▸ **What to work on**: Reproduce the entire listing word for word.
■ ■ ■
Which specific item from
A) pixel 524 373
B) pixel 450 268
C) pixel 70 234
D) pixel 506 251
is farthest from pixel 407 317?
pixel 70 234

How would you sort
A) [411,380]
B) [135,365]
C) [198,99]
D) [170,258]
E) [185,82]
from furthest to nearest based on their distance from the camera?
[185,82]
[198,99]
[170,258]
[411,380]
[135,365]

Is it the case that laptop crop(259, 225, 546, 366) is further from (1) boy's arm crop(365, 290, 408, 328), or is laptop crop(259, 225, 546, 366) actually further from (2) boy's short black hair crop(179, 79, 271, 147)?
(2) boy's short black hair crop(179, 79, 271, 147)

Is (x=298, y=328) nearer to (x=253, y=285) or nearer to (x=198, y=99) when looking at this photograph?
■ ■ ■
▸ **Task answer**:
Which specific item from
A) pixel 524 373
B) pixel 450 268
C) pixel 70 234
D) pixel 506 251
is farthest from pixel 407 317?
pixel 70 234

How would you sort
A) [411,380]
B) [135,365]
C) [198,99]
D) [170,258]
E) [185,82]
from furthest to nearest based on their distance from the camera?
[185,82]
[198,99]
[170,258]
[411,380]
[135,365]

Is it the case that laptop crop(259, 225, 546, 366) is further from (1) boy's arm crop(365, 290, 408, 328), or is laptop crop(259, 225, 546, 366) actually further from (2) boy's short black hair crop(179, 79, 271, 147)?
(2) boy's short black hair crop(179, 79, 271, 147)

Is (x=298, y=328) nearer to (x=253, y=285) or nearer to (x=198, y=99) when looking at this photograph?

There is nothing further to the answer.